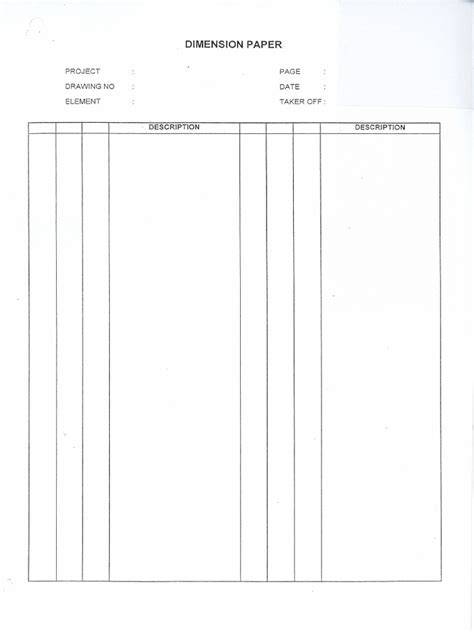 DIMENSION PAPER

PROJECT :
DRAWING NO :
ELEMENT :

PAGE :
DATE :
TAKER OFF :

| | | | DESCRIPTION | | | | DESCRIPTION |
|---|---|---|---|---|---|---|---|
| | | | | | | | |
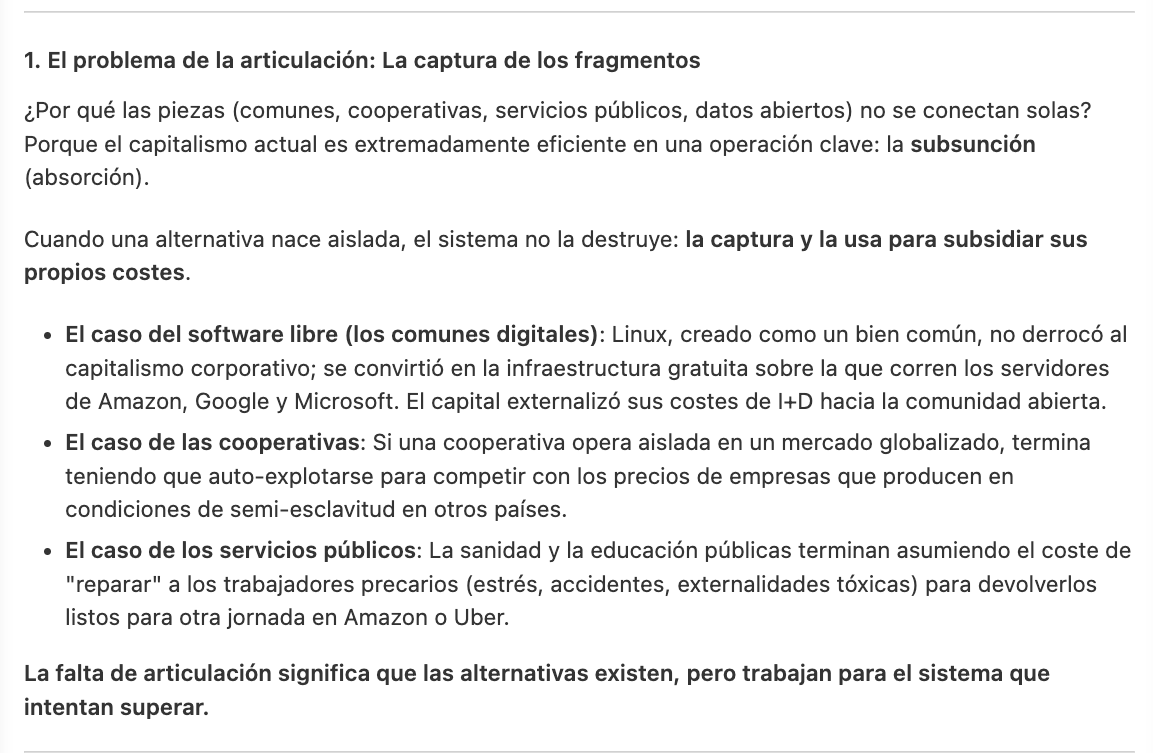 1. El problema de la articulación: La captura de los fragmentos

¿Por qué las piezas (comunes, cooperativas, servicios públicos, datos abiertos) no se conectan solas? Porque el capitalismo actual es extremadamente eficiente en una operación clave: la subsunción (absorción).

Cuando una alternativa nace aislada, el sistema no la destruye: la captura y la usa para subsidiar sus propios costes.

- El caso del software libre (los comunes digitales): Linux, creado como un bien común, no derrocó al capitalismo corporativo; se convirtió en la infraestructura gratuita sobre la que corren los servidores de Amazon, Google y Microsoft. El capital externalizó sus costes de I+D hacia la comunidad abierta.
- El caso de las cooperativas: Si una cooperativa opera aislada en un mercado globalizado, termina teniendo que auto-explotarse para competir con los precios de empresas que producen en condiciones de semi-esclavitud en otros países.
- El caso de los servicios públicos: La sanidad y la educación públicas terminan asumiendo el coste de "reparar" a los trabajadores precarios (estrés, accidentes, externalidades tóxicas) para devolverlos listos para otra jornada en Amazon o Uber.

La falta de articulación significa que las alternativas existen, pero trabajan para el sistema que intentan superar.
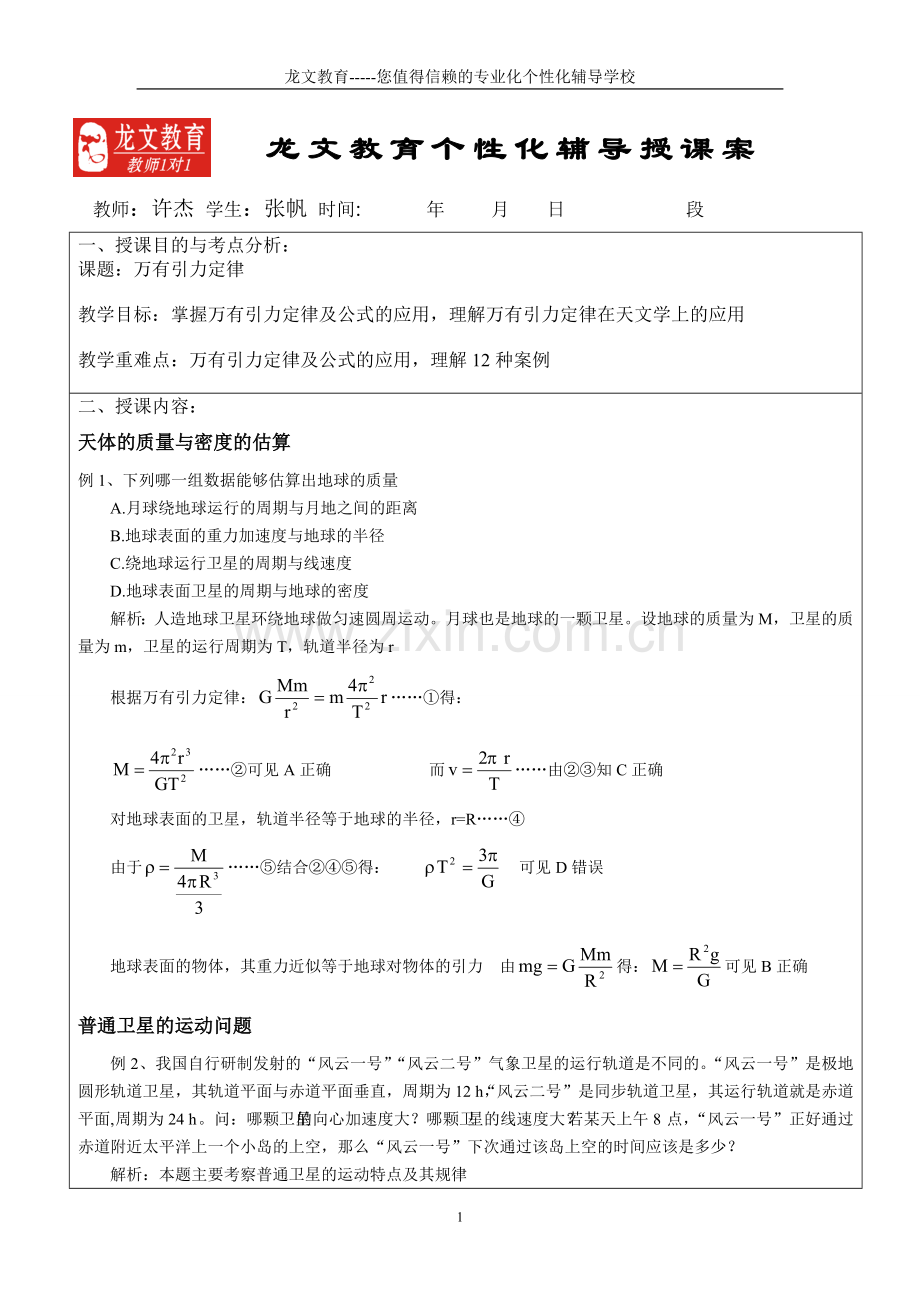 龙文教育-----您值得信赖的专业化个性化辅导学校

龙文教育
教师1对1

龙文教育个性化辅导授课案

教师：许杰 学生：张帆 时间： 年 月 日 段

一、授课目的与考点分析：
课题：万有引力定律

教学目标：掌握万有引力定律及公式的应用，理解万有引力定律在天文学上的应用

教学重难点：万有引力定律及公式的应用，理解12种案例

二、授课内容：

天体的质量与密度的估算

例1、下列哪一组数据能够估算出地球的质量
A.月球绕地球运行的周期与月地之间的距离
B.地球表面的重力加速度与地球的半径
C.绕地球运行卫星的周期与线速度
D.地球表面卫星的周期与地球的密度

解析：人造地球卫星环绕地球做匀速圆周运动。月球也是地球的一颗卫星。设地球的质量为M，卫星的质量为m，卫星的运行周期为T，轨道半径为r

根据万有引力定律：$G\frac{Mm}{r^2}=m\frac{4\pi^2}{T^2}r$……①得：

$M=\frac{4\pi^2r^3}{GT^2}$……②可见A正确 而$v=\frac{2\pi r}{T}$……由②③知C正确

对地球表面的卫星，轨道半径等于地球的半径，r=R……④

由于$\rho=\frac{M}{\frac{4\pi R^3}{3}}$……⑤结合②④⑤得： $\rho T^2=\frac{3\pi}{G}$ 可见D错误

地球表面的物体，其重力近似等于地球对物体的引力 由$mg=G\frac{Mm}{R^2}$得：$M=\frac{R^2g}{G}$可见B正确

普通卫星的运动问题

例2、我国自行研制发射的“风云一号”“风云二号”气象卫星的运行轨道是不同的。“风云一号”是极地圆形轨道卫星，其轨道平面与赤道平面垂直，周期为12 h;“风云二号”是同步轨道卫星，其运行轨道就是赤道平面,周期为24 h。问：哪颗卫星的向心加速度大？哪颗卫星的线速度大？若某天上午8点，“风云一号”正好通过赤道附近太平洋上一个小岛的上空，那么“风云一号”下次通过该岛上空的时间应该是多少？

解析：本题主要考察普通卫星的运动特点及其规律

1

www.zixin.com.cn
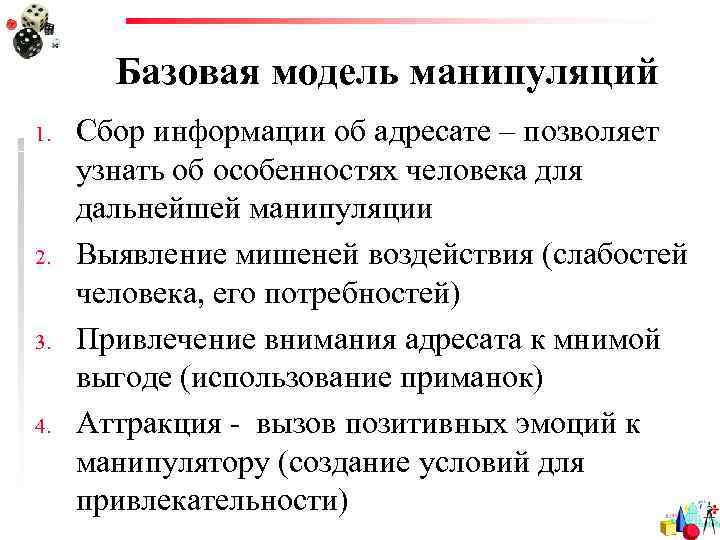 Базовая модель манипуляций

1. Сбор информации об адресате – позволяет узнать об особенностях человека для дальнейшей манипуляции
2. Выявление мишеней воздействия (слабостей человека, его потребностей)
3. Привлечение внимания адресата к мнимой выгоде (использование приманок)
4. Аттракция - вызов позитивных эмоций к манипулятору (создание условий для привлекательности)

════════

Any pictures are to be skipped, and the lines from the beginning of the entries through the line with "教学重难点：万有引力定律及公式的应用，理解12种案例" copied exactly.

 DIMENSION PAPER

PROJECT :
DRAWING NO :
ELEMENT :

PAGE :
DATE :
TAKER OFF :

| | | | DESCRIPTION | | | | DESCRIPTION |
|---|---|---|---|---|---|---|---|
| | | | | | | | |
 1. El problema de la articulación: La captura de los fragmentos

¿Por qué las piezas (comunes, cooperativas, servicios públicos, datos abiertos) no se conectan solas? Porque el capitalismo actual es extremadamente eficiente en una operación clave: la subsunción (absorción).

Cuando una alternativa nace aislada, el sistema no la destruye: la captura y la usa para subsidiar sus propios costes.

- El caso del software libre (los comunes digitales): Linux, creado como un bien común, no derrocó al capitalismo corporativo; se convirtió en la infraestructura gratuita sobre la que corren los servidores de Amazon, Google y Microsoft. El capital externalizó sus costes de I+D hacia la comunidad abierta.
- El caso de las cooperativas: Si una cooperativa opera aislada en un mercado globalizado, termina teniendo que auto-explotarse para competir con los precios de empresas que producen en condiciones de semi-esclavitud en otros países.
- El caso de los servicios públicos: La sanidad y la educación públicas terminan asumiendo el coste de "reparar" a los trabajadores precarios (estrés, accidentes, externalidades tóxicas) para devolverlos listos para otra jornada en Amazon o Uber.

La falta de articulación significa que las alternativas existen, pero trabajan para el sistema que intentan superar.
 龙文教育-----您值得信赖的专业化个性化辅导学校

龙文教育
教师1对1

龙文教育个性化辅导授课案

教师：许杰 学生：张帆 时间： 年 月 日 段

一、授课目的与考点分析：
课题：万有引力定律

教学目标：掌握万有引力定律及公式的应用，理解万有引力定律在天文学上的应用

教学重难点：万有引力定律及公式的应用，理解12种案例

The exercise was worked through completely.